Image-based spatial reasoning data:
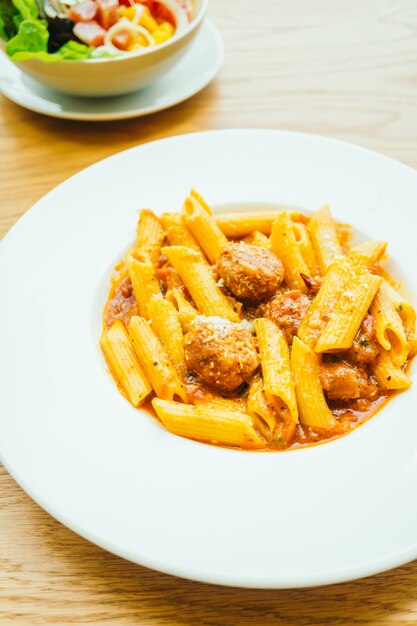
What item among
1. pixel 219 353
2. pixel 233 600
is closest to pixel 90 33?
pixel 219 353

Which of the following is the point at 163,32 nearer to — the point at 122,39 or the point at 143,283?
the point at 122,39

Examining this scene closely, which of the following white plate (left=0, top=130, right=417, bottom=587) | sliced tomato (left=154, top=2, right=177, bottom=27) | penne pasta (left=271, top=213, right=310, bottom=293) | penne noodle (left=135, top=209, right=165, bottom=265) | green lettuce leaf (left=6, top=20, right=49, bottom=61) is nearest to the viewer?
white plate (left=0, top=130, right=417, bottom=587)

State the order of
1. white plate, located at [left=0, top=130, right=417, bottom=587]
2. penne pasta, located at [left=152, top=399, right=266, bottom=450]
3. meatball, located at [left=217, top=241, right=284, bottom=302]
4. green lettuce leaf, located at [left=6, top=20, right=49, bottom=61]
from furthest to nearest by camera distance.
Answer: green lettuce leaf, located at [left=6, top=20, right=49, bottom=61] → meatball, located at [left=217, top=241, right=284, bottom=302] → penne pasta, located at [left=152, top=399, right=266, bottom=450] → white plate, located at [left=0, top=130, right=417, bottom=587]

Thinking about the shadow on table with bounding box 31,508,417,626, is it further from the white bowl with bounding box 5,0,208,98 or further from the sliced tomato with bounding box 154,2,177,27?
the sliced tomato with bounding box 154,2,177,27

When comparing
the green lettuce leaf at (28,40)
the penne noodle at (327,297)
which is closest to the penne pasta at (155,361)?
the penne noodle at (327,297)

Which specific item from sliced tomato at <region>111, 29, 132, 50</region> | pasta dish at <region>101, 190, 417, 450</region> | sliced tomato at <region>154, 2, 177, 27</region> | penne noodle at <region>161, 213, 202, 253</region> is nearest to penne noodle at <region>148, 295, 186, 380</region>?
pasta dish at <region>101, 190, 417, 450</region>

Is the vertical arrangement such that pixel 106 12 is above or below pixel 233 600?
above

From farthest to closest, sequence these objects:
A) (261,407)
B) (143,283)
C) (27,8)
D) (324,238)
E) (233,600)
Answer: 1. (27,8)
2. (324,238)
3. (143,283)
4. (261,407)
5. (233,600)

▶ EXERCISE DETAILS: Render every line of the entries above as a JSON list of strings, one string per line, skipping blank lines. Leave the pictures out.

▶ RIGHT ANSWER:
[
  "What item among",
  "1. pixel 219 353",
  "2. pixel 233 600",
  "is closest to pixel 90 33?",
  "pixel 219 353",
  "Which of the following is the point at 163,32 nearer to — the point at 122,39 or the point at 143,283?",
  "the point at 122,39",
  "Examining this scene closely, which of the following white plate (left=0, top=130, right=417, bottom=587) | sliced tomato (left=154, top=2, right=177, bottom=27) | penne pasta (left=271, top=213, right=310, bottom=293) | penne noodle (left=135, top=209, right=165, bottom=265) | green lettuce leaf (left=6, top=20, right=49, bottom=61) is nearest to the viewer?",
  "white plate (left=0, top=130, right=417, bottom=587)",
  "State the order of",
  "1. white plate, located at [left=0, top=130, right=417, bottom=587]",
  "2. penne pasta, located at [left=152, top=399, right=266, bottom=450]",
  "3. meatball, located at [left=217, top=241, right=284, bottom=302]",
  "4. green lettuce leaf, located at [left=6, top=20, right=49, bottom=61]",
  "from furthest to nearest by camera distance.",
  "Answer: green lettuce leaf, located at [left=6, top=20, right=49, bottom=61] → meatball, located at [left=217, top=241, right=284, bottom=302] → penne pasta, located at [left=152, top=399, right=266, bottom=450] → white plate, located at [left=0, top=130, right=417, bottom=587]",
  "Thinking about the shadow on table with bounding box 31,508,417,626, is it further from the white bowl with bounding box 5,0,208,98 or further from the sliced tomato with bounding box 154,2,177,27?",
  "the sliced tomato with bounding box 154,2,177,27",
  "When comparing",
  "the green lettuce leaf at (28,40)",
  "the penne noodle at (327,297)",
  "which is closest to the penne pasta at (155,361)?",
  "the penne noodle at (327,297)",
  "Which specific item from sliced tomato at <region>111, 29, 132, 50</region> | pasta dish at <region>101, 190, 417, 450</region> | sliced tomato at <region>154, 2, 177, 27</region> | penne noodle at <region>161, 213, 202, 253</region> is nearest to penne noodle at <region>148, 295, 186, 380</region>?",
  "pasta dish at <region>101, 190, 417, 450</region>",
  "Is the vertical arrangement such that pixel 106 12 is above or below pixel 233 600?",
  "above",
  "From farthest to closest, sequence these objects:",
  "A) (261,407)",
  "B) (143,283)",
  "C) (27,8)",
  "D) (324,238)",
  "E) (233,600)",
  "Answer: 1. (27,8)",
  "2. (324,238)",
  "3. (143,283)",
  "4. (261,407)",
  "5. (233,600)"
]